The performance of immune-checkpoint inhibitors, which benefit only a subset of patients and can cause serious immune-related adverse events, underscores the need for strategies that induce T-cell immunity with minimal toxicity. The gut microbiota has been implicated in the outcomes of patients following cancer immunotherapy, yet manipulating the gut microbiome to achieve systemic antitumour immunity is challenging. Here we show in multiple murine tumour models that inulin—a widely consumed dietary fibre—formulated as a ‘colon-retentive’ orally administered gel can effectively modulate the gut microbiome in situ, induce systemic memory-T-cell responses and amplify the antitumour activity of the checkpoint inhibitor anti-programmed cell death protein-1 (α-PD-1). Orally delivered inulin-gel treatments increased the relative abundances of key commensal microorganisms and their short-chain-fatty-acid metabolites, and led to enhanced recall responses for interferon-γ⁺CD8⁺ T cells as well as to the establishment of stem-like T-cell factor-1⁺PD-1⁺CD8⁺ T cells within the tumour microenvironment. Gels for the in situ modulation of the gut microbiome may be applicable more broadly to treat pathologies associated with a dysregulated gut microbiome.

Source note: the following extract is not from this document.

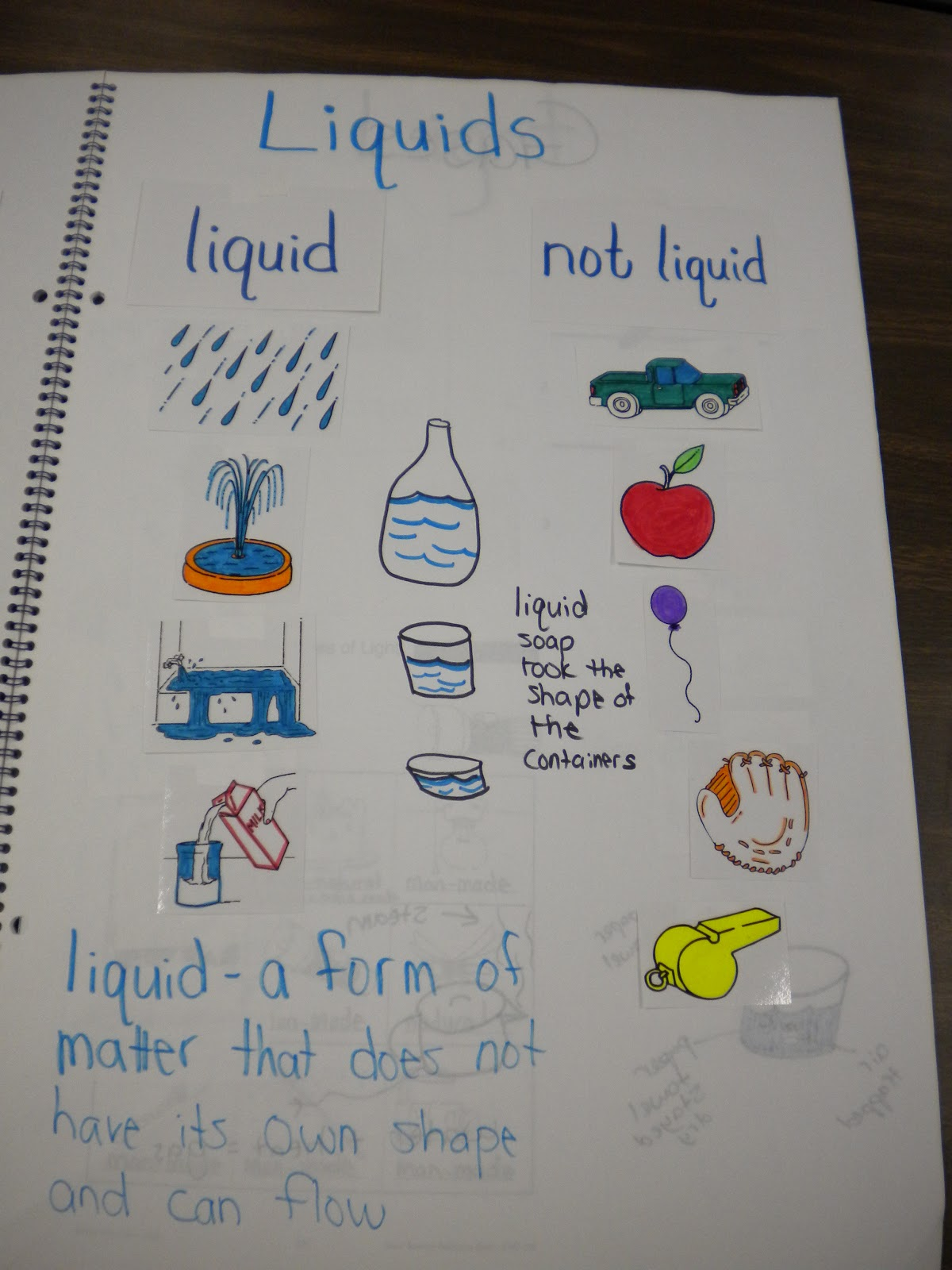 First Grade Randomness Large Class Science Journal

免疫检查点抑制剂的性能仅使一小部分患者受益，并可能导致严重的免疫相关不良事件，这凸显了需要以最小的毒性诱导 T 细胞免疫的策略。肠道微生物群与癌症免疫治疗后患者的预后有关，但操纵肠道微生物群以实现全身抗肿瘤免疫具有挑战性。在这里，我们在多个小鼠肿瘤模型中表明，菊粉（一种广泛食用的膳食纤维）被配制为“结肠保留”口服凝胶，可以有效地原位调节肠道微生物组，诱导全身记忆 T 细胞反应并增强抗肿瘤活性检查点抑制剂抗程序性细胞死亡蛋白-1 (α-PD-1)。口服菊粉凝胶治疗增加了关键共生微生物及其短链脂肪酸代谢物的相对丰度，并增强了干扰素-γ ⁺ CD8 ⁺ T细胞的回忆反应以及干细胞样细胞的建立。肿瘤微环境中的 T 细胞因子 1 ⁺ PD-1 ⁺ CD8 ⁺ T 细胞。用于原位调节肠道微生物组的凝胶可能更广泛地适用于治疗与肠道微生物组失调相关的病理。